Sobre o «In memoriam», poema de que também, como é óbvio, não gosto muito, devo dizer que não conheci pessoalmente Manuel Bandeira nem Cristovam Pavia. O primeiro nunca veio a Portugal e com o segundo devo-me ter cruzado alguma vez, porque tínhamos amigos comuns mas a verdade é que nunca falei com ele. Mas trata-se de uma homenagem à poesia quer de um quer de outro. Sobre Manuel Bandeira tenho aliás dois ensaios, incluídos Na Senda da Poesia.

Em «Esta Rua é alegre» aparece um princípio fundamental da minha estética: «Não costumo por norma dizer o que sinto / mas aproveito o que sinto para dizer qualquer coisa».

O poema «Orla Marítima» saiu primeiro em O Tempo e o Modo. O primeiro verso é: «O tempo das suaves raparigas». O penúltimo verso do soneto n.º 4 do de António Nobre é: «Ó suaves e frescas raparigas». De poeta para poeta, quase cem anos volvidos, houve a supressão de um simples adjectivo.

Ficam nos meus papéis observações acerca de outros poemas. Mas vai longo este prefácio e não convém que o cão volte por demais ao seu próprio vómito, para não terminar sem a alusão bíblica inevitável em quem durante tanto tempo a leu.
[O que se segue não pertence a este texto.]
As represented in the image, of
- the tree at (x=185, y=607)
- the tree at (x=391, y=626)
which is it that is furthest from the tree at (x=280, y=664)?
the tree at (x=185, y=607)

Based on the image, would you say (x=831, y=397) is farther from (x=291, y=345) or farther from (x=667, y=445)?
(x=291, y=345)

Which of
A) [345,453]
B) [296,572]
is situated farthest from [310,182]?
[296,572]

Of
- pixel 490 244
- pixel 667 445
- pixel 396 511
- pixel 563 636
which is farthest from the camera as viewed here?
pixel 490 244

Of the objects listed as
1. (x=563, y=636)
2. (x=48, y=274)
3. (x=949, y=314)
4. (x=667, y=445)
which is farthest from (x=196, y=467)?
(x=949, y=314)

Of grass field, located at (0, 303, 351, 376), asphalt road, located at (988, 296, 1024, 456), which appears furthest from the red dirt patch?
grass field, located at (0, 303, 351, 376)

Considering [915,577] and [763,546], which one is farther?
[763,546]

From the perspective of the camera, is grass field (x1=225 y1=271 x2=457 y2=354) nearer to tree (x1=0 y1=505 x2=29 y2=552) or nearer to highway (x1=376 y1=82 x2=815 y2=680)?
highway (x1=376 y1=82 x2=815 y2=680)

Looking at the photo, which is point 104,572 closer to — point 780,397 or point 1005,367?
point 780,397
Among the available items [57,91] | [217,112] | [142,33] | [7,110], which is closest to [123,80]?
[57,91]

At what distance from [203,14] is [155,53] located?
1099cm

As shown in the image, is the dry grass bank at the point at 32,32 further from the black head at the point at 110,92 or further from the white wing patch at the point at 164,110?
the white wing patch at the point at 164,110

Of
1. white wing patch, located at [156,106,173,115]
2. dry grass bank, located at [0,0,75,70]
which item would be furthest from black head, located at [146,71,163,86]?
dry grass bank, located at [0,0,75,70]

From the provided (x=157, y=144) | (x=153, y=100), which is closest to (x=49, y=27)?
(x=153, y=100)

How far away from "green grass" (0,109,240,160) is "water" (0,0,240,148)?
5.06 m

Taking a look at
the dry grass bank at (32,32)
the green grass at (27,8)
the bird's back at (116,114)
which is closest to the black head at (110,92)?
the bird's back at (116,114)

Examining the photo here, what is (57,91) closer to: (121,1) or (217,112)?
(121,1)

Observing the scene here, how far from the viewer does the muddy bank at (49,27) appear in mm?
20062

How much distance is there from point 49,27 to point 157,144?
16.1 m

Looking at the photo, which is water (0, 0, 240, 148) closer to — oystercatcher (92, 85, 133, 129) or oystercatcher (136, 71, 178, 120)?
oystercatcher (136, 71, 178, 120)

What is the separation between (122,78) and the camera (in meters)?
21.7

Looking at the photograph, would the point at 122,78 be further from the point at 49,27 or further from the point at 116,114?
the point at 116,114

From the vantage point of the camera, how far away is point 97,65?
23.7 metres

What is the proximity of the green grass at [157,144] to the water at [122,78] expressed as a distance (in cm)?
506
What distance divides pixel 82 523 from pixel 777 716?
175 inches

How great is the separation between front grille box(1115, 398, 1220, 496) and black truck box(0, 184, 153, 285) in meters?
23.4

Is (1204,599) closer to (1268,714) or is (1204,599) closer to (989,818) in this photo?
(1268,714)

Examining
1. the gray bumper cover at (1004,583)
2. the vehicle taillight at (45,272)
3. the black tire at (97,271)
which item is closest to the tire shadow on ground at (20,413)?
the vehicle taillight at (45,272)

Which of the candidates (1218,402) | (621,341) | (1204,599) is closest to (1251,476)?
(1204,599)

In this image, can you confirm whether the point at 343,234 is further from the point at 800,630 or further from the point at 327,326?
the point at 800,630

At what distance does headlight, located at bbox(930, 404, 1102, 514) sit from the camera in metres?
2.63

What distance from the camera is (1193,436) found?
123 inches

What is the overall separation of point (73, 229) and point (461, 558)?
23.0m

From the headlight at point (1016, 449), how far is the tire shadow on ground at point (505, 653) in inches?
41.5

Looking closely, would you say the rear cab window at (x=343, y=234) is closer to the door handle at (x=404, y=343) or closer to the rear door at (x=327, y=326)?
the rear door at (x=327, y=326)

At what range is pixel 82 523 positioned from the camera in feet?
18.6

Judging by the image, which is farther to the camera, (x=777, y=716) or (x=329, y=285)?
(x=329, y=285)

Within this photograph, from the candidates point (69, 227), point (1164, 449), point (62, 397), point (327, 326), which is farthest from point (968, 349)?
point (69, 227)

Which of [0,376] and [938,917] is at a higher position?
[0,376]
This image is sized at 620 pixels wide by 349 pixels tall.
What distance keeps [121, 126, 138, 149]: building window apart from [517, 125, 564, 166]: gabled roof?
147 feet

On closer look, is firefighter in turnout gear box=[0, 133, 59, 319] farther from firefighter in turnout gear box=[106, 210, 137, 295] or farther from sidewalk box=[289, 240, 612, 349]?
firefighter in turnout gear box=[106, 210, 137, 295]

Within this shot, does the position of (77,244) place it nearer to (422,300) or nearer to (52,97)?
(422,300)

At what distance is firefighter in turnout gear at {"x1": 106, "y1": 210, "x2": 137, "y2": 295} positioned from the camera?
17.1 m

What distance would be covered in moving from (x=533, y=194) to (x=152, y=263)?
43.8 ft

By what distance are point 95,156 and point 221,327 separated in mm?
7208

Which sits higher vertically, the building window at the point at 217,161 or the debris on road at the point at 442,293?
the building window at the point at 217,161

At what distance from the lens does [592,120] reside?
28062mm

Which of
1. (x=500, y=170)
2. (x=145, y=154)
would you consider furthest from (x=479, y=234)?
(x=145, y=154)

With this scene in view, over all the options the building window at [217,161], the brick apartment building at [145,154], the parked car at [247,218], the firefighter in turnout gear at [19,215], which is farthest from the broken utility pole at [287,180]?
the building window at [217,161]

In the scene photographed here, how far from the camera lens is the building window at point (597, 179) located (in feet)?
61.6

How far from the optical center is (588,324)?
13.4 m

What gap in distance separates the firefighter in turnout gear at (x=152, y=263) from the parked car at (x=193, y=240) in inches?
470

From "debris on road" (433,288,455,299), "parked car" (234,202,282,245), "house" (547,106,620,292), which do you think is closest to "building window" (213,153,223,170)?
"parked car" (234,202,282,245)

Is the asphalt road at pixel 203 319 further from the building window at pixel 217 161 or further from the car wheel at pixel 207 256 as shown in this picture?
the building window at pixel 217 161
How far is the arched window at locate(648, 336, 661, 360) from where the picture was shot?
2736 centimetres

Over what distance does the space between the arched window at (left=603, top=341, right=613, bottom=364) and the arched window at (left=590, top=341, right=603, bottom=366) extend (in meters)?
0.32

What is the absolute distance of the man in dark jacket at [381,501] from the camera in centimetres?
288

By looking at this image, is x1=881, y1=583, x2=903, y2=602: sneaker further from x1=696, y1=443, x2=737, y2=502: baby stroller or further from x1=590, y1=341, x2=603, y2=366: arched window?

Já disse que, relativamente à primeira edição, suprimo o poema «Censo populacional do Vietnam». Cabe-me agora dizer que incluo agora, pela primeira vez, cinco novas «Imagens vindas dos dias» e que atribuo título a todas.

                                                                                                             Monte Abraão, 18 de Abril de 1978.

                                                                                                                                                Ruy Belo       

*Gastão da Cruz (N.E.).

Em: Ruy Belo - Todos os Poemas, edição: Círculo de Leitores, 2000, pp. 183/4/5/6/7/8/9/90.